▶ [Problem] Write out every entry exactly as it stands.

* START Extracted records *

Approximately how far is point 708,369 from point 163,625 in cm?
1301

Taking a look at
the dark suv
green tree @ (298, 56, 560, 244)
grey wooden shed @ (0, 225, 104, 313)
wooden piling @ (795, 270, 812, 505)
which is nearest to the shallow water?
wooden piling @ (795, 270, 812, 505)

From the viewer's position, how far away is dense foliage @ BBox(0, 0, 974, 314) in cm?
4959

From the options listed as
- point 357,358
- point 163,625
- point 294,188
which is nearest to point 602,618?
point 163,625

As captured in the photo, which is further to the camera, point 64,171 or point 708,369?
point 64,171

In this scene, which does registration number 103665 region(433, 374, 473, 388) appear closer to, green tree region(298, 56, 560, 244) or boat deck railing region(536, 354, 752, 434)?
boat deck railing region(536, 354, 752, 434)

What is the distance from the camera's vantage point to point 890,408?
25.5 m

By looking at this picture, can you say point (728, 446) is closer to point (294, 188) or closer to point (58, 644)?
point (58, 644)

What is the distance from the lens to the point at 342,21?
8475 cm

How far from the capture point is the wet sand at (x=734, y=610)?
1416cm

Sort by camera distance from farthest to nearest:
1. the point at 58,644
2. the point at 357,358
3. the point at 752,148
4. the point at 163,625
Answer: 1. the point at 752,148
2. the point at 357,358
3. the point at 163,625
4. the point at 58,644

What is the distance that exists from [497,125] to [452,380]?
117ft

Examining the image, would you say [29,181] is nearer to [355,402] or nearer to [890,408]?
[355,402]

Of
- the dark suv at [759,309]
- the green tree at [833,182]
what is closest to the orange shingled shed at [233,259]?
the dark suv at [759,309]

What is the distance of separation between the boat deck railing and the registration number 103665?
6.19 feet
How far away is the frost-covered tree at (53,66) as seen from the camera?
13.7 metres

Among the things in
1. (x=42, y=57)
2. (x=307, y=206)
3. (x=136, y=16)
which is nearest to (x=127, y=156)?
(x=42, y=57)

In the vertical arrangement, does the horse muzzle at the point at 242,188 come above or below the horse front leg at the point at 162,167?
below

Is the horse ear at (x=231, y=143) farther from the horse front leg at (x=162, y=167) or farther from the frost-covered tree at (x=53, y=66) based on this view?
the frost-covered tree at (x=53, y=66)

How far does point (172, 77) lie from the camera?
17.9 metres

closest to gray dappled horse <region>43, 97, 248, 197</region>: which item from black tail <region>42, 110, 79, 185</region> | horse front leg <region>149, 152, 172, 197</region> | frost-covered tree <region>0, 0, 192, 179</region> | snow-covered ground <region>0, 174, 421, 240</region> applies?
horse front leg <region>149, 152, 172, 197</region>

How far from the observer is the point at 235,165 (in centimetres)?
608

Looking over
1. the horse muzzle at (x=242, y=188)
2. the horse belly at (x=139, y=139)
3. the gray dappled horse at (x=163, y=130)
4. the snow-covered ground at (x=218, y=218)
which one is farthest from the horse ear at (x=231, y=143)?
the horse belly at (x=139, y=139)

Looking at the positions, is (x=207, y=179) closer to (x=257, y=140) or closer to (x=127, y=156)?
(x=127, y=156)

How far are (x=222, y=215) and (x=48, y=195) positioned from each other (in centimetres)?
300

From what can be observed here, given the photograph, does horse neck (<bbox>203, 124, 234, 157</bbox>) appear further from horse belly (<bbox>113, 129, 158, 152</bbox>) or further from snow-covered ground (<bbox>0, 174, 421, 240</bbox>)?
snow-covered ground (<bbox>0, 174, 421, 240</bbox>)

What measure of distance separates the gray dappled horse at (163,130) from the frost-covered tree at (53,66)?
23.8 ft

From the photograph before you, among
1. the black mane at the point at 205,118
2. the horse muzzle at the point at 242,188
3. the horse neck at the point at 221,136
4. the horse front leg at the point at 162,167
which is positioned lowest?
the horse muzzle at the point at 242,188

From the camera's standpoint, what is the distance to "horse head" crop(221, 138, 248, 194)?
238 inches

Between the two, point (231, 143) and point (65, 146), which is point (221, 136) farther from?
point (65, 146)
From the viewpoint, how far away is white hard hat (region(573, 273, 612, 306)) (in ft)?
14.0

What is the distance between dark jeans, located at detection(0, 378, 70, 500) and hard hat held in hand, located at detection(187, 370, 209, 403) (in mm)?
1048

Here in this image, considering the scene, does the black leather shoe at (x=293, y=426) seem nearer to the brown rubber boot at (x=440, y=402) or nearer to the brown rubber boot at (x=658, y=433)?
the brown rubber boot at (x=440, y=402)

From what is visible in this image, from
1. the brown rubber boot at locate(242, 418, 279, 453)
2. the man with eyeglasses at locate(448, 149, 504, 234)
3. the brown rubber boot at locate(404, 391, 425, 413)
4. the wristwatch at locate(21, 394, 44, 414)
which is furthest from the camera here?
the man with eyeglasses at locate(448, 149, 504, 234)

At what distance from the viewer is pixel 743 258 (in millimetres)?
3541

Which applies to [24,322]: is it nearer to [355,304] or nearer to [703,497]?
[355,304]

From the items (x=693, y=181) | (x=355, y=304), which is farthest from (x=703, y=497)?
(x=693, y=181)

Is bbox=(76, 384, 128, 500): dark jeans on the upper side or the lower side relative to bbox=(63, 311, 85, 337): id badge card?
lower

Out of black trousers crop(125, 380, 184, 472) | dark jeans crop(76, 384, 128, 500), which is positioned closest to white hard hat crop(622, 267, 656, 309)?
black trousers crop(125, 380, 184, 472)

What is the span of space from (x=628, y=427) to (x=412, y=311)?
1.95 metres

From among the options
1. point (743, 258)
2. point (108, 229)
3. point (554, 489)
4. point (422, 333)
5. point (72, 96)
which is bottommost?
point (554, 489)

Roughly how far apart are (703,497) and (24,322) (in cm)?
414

* END Extracted records *

▶ [Response to the task]
Approximately how far is point 708,369 from point 163,625 in cm?
1301

Taking a look at
the dark suv
green tree @ (298, 56, 560, 244)
grey wooden shed @ (0, 225, 104, 313)
wooden piling @ (795, 270, 812, 505)
which is nearest to the shallow water?
wooden piling @ (795, 270, 812, 505)

From the viewer's position, how far away is dense foliage @ BBox(0, 0, 974, 314) in cm?
4959

From the options listed as
- point 357,358
- point 163,625
- point 294,188
which is nearest to point 602,618?
point 163,625

As captured in the photo, which is further to the camera, point 64,171 or point 708,369?
point 64,171

In this scene, which does registration number 103665 region(433, 374, 473, 388) appear closer to, green tree region(298, 56, 560, 244) or boat deck railing region(536, 354, 752, 434)?
boat deck railing region(536, 354, 752, 434)

What is the distance from the camera's vantage point to point 890,408?
25.5 m

By looking at this picture, can you say point (728, 446) is closer to point (294, 188) or closer to point (58, 644)?
point (58, 644)

What is the distance from the lens to the point at 342,21?
8475 cm

How far from the capture point is the wet sand at (x=734, y=610)?
1416cm

Sort by camera distance from farthest to nearest:
1. the point at 58,644
2. the point at 357,358
3. the point at 752,148
4. the point at 163,625
Answer: 1. the point at 752,148
2. the point at 357,358
3. the point at 163,625
4. the point at 58,644

What is the distance that exists from [497,125] to [452,380]?
117ft

Examining the image, would you say [29,181] is nearer to [355,402] or nearer to [890,408]?
[355,402]

Of
- the dark suv at [759,309]
- the green tree at [833,182]
what is closest to the orange shingled shed at [233,259]?
the dark suv at [759,309]

What is the distance of separation between the boat deck railing and the registration number 103665?
6.19 feet
How far away is the frost-covered tree at (53,66) as seen from the camera?
13.7 metres

Among the things in
1. (x=42, y=57)
2. (x=307, y=206)
3. (x=136, y=16)
which is nearest to (x=127, y=156)?
(x=42, y=57)

In the vertical arrangement, does the horse muzzle at the point at 242,188 come above or below the horse front leg at the point at 162,167?
below

Is the horse ear at (x=231, y=143) farther from the horse front leg at (x=162, y=167) or farther from the frost-covered tree at (x=53, y=66) based on this view?
the frost-covered tree at (x=53, y=66)

How far does point (172, 77) lie from the camera?
17.9 metres

closest to gray dappled horse <region>43, 97, 248, 197</region>: which item from black tail <region>42, 110, 79, 185</region> | horse front leg <region>149, 152, 172, 197</region> | frost-covered tree <region>0, 0, 192, 179</region> | snow-covered ground <region>0, 174, 421, 240</region> applies?
horse front leg <region>149, 152, 172, 197</region>

How far from the observer is the point at 235,165 (in centimetres)?
608

Looking over
1. the horse muzzle at (x=242, y=188)
2. the horse belly at (x=139, y=139)
3. the gray dappled horse at (x=163, y=130)
4. the snow-covered ground at (x=218, y=218)
which one is farthest from the horse ear at (x=231, y=143)?
the horse belly at (x=139, y=139)

Looking at the positions, is (x=207, y=179) closer to (x=257, y=140) or closer to (x=127, y=156)?
(x=127, y=156)

How far are (x=222, y=215) and (x=48, y=195) positioned from each other (in centimetres)?
300

From what can be observed here, given the photograph, does horse neck (<bbox>203, 124, 234, 157</bbox>) appear further from horse belly (<bbox>113, 129, 158, 152</bbox>) or further from snow-covered ground (<bbox>0, 174, 421, 240</bbox>)?
snow-covered ground (<bbox>0, 174, 421, 240</bbox>)

What measure of distance separates the gray dappled horse at (163,130) from the frost-covered tree at (53,66)?
23.8 ft

From the photograph before you, among
1. the black mane at the point at 205,118
2. the horse muzzle at the point at 242,188
3. the horse neck at the point at 221,136
4. the horse front leg at the point at 162,167
which is positioned lowest?
the horse muzzle at the point at 242,188

From the camera's standpoint, what is the distance to "horse head" crop(221, 138, 248, 194)?
238 inches

Between the two, point (231, 143) and point (65, 146), which is point (221, 136) farther from?
point (65, 146)
From the viewpoint, how far away is white hard hat (region(573, 273, 612, 306)) (in ft)?
14.0

What is the distance between dark jeans, located at detection(0, 378, 70, 500) and hard hat held in hand, located at detection(187, 370, 209, 403) (in mm)?
1048

Here in this image, considering the scene, does the black leather shoe at (x=293, y=426) seem nearer to the brown rubber boot at (x=440, y=402) or nearer to the brown rubber boot at (x=658, y=433)?
the brown rubber boot at (x=440, y=402)

From what is visible in this image, from
1. the brown rubber boot at locate(242, 418, 279, 453)
2. the man with eyeglasses at locate(448, 149, 504, 234)
3. the brown rubber boot at locate(404, 391, 425, 413)
4. the wristwatch at locate(21, 394, 44, 414)
which is furthest from the camera here?
the man with eyeglasses at locate(448, 149, 504, 234)

At what distance from the viewer is pixel 743 258 (in millimetres)?
3541

Which applies to [24,322]: is it nearer to [355,304] or nearer to [703,497]?
[355,304]

From the items (x=693, y=181) | (x=355, y=304), which is farthest from (x=703, y=497)?
(x=693, y=181)

Is bbox=(76, 384, 128, 500): dark jeans on the upper side or the lower side relative to bbox=(63, 311, 85, 337): id badge card?
lower

Out of black trousers crop(125, 380, 184, 472) | dark jeans crop(76, 384, 128, 500), which is positioned closest to white hard hat crop(622, 267, 656, 309)?
black trousers crop(125, 380, 184, 472)

What is the span of space from (x=628, y=427) to (x=412, y=311)?
1.95 metres

From among the options
1. point (743, 258)
2. point (108, 229)
3. point (554, 489)
4. point (422, 333)
5. point (72, 96)
which is bottommost?
point (554, 489)

Roughly how far apart are (703,497) and (24,322) (in cm)?
414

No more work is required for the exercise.